# START OF Material for this task
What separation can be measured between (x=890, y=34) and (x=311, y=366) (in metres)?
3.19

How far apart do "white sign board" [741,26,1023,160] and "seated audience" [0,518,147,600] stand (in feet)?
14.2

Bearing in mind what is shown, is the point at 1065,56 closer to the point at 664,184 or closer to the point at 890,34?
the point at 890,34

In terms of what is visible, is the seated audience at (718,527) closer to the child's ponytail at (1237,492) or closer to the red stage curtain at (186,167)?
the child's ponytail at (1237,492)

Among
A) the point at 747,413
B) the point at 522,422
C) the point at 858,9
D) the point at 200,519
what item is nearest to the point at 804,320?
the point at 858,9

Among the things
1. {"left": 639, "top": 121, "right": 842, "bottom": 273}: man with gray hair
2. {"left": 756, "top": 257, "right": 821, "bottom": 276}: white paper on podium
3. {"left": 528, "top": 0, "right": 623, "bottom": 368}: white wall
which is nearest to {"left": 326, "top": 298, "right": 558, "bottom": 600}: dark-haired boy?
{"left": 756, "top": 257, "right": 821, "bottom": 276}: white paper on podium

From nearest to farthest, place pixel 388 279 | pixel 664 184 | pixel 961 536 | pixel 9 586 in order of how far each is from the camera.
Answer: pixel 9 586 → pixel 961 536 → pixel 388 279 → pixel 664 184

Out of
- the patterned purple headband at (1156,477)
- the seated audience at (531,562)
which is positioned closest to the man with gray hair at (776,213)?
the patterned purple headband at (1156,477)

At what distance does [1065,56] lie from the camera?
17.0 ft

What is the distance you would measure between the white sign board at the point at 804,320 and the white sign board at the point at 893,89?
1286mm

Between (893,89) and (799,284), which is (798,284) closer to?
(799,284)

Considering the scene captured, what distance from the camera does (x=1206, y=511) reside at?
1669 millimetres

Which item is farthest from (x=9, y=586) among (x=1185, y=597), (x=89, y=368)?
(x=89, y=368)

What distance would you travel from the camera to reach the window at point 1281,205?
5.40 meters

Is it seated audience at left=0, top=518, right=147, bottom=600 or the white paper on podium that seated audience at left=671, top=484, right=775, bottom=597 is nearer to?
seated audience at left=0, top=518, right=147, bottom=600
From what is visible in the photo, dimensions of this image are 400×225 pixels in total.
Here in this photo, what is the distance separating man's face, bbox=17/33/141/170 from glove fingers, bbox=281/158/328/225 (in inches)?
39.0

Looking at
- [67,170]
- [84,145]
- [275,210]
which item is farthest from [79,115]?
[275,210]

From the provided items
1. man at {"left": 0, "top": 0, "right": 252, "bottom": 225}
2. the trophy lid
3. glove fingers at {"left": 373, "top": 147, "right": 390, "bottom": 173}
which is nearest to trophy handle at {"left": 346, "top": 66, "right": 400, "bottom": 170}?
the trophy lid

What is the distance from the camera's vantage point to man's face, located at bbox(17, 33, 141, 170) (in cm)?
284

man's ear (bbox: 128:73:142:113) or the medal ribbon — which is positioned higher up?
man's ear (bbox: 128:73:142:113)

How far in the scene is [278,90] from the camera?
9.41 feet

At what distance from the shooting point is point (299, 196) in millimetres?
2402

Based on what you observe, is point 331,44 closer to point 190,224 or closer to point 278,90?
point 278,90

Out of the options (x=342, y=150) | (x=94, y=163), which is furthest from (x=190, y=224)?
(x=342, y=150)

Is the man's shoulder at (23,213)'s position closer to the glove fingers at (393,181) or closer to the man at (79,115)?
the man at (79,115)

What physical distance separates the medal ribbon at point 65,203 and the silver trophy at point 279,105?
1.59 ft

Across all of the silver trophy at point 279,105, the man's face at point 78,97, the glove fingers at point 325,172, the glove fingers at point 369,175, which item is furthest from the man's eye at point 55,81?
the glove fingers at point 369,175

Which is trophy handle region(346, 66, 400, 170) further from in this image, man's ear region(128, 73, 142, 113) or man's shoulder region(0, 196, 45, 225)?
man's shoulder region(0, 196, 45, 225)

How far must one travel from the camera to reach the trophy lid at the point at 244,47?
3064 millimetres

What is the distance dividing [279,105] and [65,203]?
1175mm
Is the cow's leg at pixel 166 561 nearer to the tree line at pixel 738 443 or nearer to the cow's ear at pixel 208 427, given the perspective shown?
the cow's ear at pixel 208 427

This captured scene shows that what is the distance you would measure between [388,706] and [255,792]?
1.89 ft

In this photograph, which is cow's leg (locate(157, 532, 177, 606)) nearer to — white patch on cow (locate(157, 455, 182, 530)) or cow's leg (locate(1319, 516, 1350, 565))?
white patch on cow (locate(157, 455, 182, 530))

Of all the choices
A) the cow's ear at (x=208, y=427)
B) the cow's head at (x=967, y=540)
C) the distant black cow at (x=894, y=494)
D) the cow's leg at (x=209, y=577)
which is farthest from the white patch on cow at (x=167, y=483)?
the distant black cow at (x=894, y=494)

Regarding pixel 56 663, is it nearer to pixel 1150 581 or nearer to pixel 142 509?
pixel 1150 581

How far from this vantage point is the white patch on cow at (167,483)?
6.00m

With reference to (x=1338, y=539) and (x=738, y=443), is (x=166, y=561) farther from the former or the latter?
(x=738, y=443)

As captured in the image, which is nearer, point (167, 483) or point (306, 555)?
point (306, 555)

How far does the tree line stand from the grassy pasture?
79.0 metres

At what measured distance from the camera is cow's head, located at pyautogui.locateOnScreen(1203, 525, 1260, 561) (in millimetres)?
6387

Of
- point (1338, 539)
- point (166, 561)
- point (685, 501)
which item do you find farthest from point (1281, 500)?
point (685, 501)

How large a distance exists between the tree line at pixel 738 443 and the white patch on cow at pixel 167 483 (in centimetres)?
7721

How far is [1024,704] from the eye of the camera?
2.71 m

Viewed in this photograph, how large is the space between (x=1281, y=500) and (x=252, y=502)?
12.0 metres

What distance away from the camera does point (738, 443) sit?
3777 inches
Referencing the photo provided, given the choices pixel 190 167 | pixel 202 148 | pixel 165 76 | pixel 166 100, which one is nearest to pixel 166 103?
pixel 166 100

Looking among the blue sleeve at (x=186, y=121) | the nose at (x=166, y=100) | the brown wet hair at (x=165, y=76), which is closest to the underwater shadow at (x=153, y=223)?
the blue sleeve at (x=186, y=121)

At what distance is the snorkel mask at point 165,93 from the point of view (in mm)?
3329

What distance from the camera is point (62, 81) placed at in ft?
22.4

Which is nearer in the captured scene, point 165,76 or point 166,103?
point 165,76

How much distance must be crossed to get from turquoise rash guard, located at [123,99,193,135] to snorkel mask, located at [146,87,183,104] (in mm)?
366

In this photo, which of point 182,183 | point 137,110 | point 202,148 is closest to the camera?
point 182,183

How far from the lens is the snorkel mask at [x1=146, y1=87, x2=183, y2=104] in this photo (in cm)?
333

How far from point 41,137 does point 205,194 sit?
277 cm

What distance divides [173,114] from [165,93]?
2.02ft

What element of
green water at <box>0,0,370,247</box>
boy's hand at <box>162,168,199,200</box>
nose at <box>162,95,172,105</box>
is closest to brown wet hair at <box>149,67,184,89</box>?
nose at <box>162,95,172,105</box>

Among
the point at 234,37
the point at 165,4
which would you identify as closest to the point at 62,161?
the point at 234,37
# END OF Material for this task
▶ Written problem: Please change "snorkel mask" to "diving mask" throughout the records above, and reproduce them with nothing else altered.

▶ Answer in full:
What separation can be measured between (x=890, y=34) and (x=311, y=366) (in metres)?
3.19

How far apart do "white sign board" [741,26,1023,160] and "seated audience" [0,518,147,600] stand (in feet)?
14.2

Bearing in mind what is shown, is the point at 1065,56 closer to the point at 664,184 or closer to the point at 890,34?
the point at 890,34

In terms of what is visible, is the seated audience at (718,527) closer to the child's ponytail at (1237,492) or closer to the red stage curtain at (186,167)?
the child's ponytail at (1237,492)

Among
A) the point at 747,413
B) the point at 522,422
C) the point at 858,9
D) the point at 200,519
what item is nearest to the point at 804,320?
the point at 858,9

Among the things
1. {"left": 639, "top": 121, "right": 842, "bottom": 273}: man with gray hair
2. {"left": 756, "top": 257, "right": 821, "bottom": 276}: white paper on podium
3. {"left": 528, "top": 0, "right": 623, "bottom": 368}: white wall
which is nearest to {"left": 326, "top": 298, "right": 558, "bottom": 600}: dark-haired boy?
{"left": 756, "top": 257, "right": 821, "bottom": 276}: white paper on podium

From nearest to farthest, place pixel 388 279 | pixel 664 184 | pixel 961 536 | pixel 9 586 in order of how far each is from the camera.
Answer: pixel 9 586 → pixel 961 536 → pixel 388 279 → pixel 664 184

Out of
- the patterned purple headband at (1156,477)
- the seated audience at (531,562)
which is positioned closest to the man with gray hair at (776,213)?
the patterned purple headband at (1156,477)

At what distance does [1065,56] lie from the camera?
17.0 ft

What is the distance you would measure between the white sign board at the point at 804,320 and the white sign board at the point at 893,89?
1286mm

Between (893,89) and (799,284), which is (798,284) closer to?
(799,284)

Considering the scene captured, what distance from the camera does (x=1206, y=511) reside at?
1669 millimetres

Which item is farthest from (x=9, y=586) among (x=1185, y=597), (x=89, y=368)?
(x=89, y=368)

What distance would you travel from the camera to reach the window at point 1281,205?
5.40 meters

Is it seated audience at left=0, top=518, right=147, bottom=600 or the white paper on podium that seated audience at left=671, top=484, right=775, bottom=597 is nearer to?
seated audience at left=0, top=518, right=147, bottom=600
From what is visible in the photo, dimensions of this image are 400×225 pixels in total.
Here in this photo, what is the distance separating man's face, bbox=17/33/141/170 from glove fingers, bbox=281/158/328/225 (in inches)?
39.0

Looking at
- [67,170]
- [84,145]
- [275,210]
which item is farthest from [79,115]?
[275,210]

From the provided items
1. man at {"left": 0, "top": 0, "right": 252, "bottom": 225}
2. the trophy lid
3. glove fingers at {"left": 373, "top": 147, "right": 390, "bottom": 173}
which is nearest to trophy handle at {"left": 346, "top": 66, "right": 400, "bottom": 170}?
the trophy lid

What is the distance from the camera's vantage point to man's face, located at bbox(17, 33, 141, 170) (in cm)?
284

man's ear (bbox: 128:73:142:113) or the medal ribbon — which is positioned higher up?
man's ear (bbox: 128:73:142:113)

How far in the scene is [278,90] from the camera?
9.41 feet

At what distance from the shooting point is point (299, 196) in millimetres?
2402

Based on what you observe, is point 331,44 closer to point 190,224 or closer to point 278,90?
point 278,90

Out of the options (x=342, y=150) | (x=94, y=163), which is furthest from (x=190, y=224)?
(x=342, y=150)

Is the man's shoulder at (23,213)'s position closer to the glove fingers at (393,181) or closer to the man at (79,115)?
the man at (79,115)

What physical distance separates the medal ribbon at point 65,203 and the silver trophy at point 279,105?
1.59 ft

Across all of the silver trophy at point 279,105, the man's face at point 78,97, the glove fingers at point 325,172, the glove fingers at point 369,175, which item is furthest from the man's eye at point 55,81?
the glove fingers at point 369,175

Which is trophy handle region(346, 66, 400, 170) further from in this image, man's ear region(128, 73, 142, 113) or man's shoulder region(0, 196, 45, 225)?
man's shoulder region(0, 196, 45, 225)

How far must one travel from the camera to reach the trophy lid at the point at 244,47?
3064 millimetres

What is the distance dividing [279,105] and [65,203]?
1175mm
Is the cow's leg at pixel 166 561 nearer to the tree line at pixel 738 443 or nearer to the cow's ear at pixel 208 427, given the perspective shown?
the cow's ear at pixel 208 427

This captured scene shows that what is the distance you would measure between [388,706] and [255,792]?
1.89 ft

In this photograph, which is cow's leg (locate(157, 532, 177, 606)) nearer to — white patch on cow (locate(157, 455, 182, 530)) or cow's leg (locate(1319, 516, 1350, 565))?
white patch on cow (locate(157, 455, 182, 530))

Of all the choices
A) the cow's ear at (x=208, y=427)
B) the cow's head at (x=967, y=540)
C) the distant black cow at (x=894, y=494)
D) the cow's leg at (x=209, y=577)
which is farthest from the white patch on cow at (x=167, y=483)?
the distant black cow at (x=894, y=494)

Regarding pixel 56 663, is it nearer to pixel 1150 581 or nearer to pixel 142 509?
pixel 1150 581

How far from this vantage point is the white patch on cow at (167,483)?
6.00m

With reference to (x=1338, y=539) and (x=738, y=443), is (x=166, y=561) farther from the former or the latter?
(x=738, y=443)

As captured in the image, which is nearer, point (167, 483) or point (306, 555)?
point (306, 555)

How far does the tree line stand from the grassy pasture?
79.0 metres

At what measured distance from the camera is cow's head, located at pyautogui.locateOnScreen(1203, 525, 1260, 561) (in millimetres)?
6387

Of
- point (1338, 539)
- point (166, 561)
- point (685, 501)
which item do you find farthest from point (1281, 500)?
point (685, 501)

How large a distance exists between the tree line at pixel 738 443 and the white patch on cow at pixel 167 483 (in centimetres)?
7721

How far is [1024,704] from the eye of the camera?
2.71 m

Viewed in this photograph, how large is the space between (x=1281, y=500) and (x=252, y=502)?
12.0 metres

What distance away from the camera does point (738, 443) sit?
3777 inches
Referencing the photo provided, given the choices pixel 190 167 | pixel 202 148 | pixel 165 76 | pixel 166 100, which one is nearest to pixel 166 103?
pixel 166 100

Looking among the blue sleeve at (x=186, y=121) | the nose at (x=166, y=100) | the brown wet hair at (x=165, y=76), which is closest to the underwater shadow at (x=153, y=223)?
the blue sleeve at (x=186, y=121)

At what distance is the diving mask at point 165,93 from the point of view (in mm)?
3329

What distance from the camera is point (62, 81) placed at in ft?
22.4

Which is nearer in the captured scene, point 165,76 or point 166,103?
point 165,76

How much distance must be crossed to get from turquoise rash guard, located at [123,99,193,135] to diving mask, located at [146,87,183,104] (in mm)?
366

In this photo, which of point 182,183 | point 137,110 | point 202,148 is closest to the camera?
point 182,183

How far from the lens is the diving mask at [x1=146, y1=87, x2=183, y2=104] in this photo (in cm)?
333

How far from point 41,137 does point 205,194 sit?
277 cm

What distance divides [173,114] from [165,93]?
2.02ft

What element of
green water at <box>0,0,370,247</box>
boy's hand at <box>162,168,199,200</box>
nose at <box>162,95,172,105</box>
is closest to brown wet hair at <box>149,67,184,89</box>?
nose at <box>162,95,172,105</box>

Among
the point at 234,37
the point at 165,4
which would you identify as closest to the point at 62,161?
the point at 234,37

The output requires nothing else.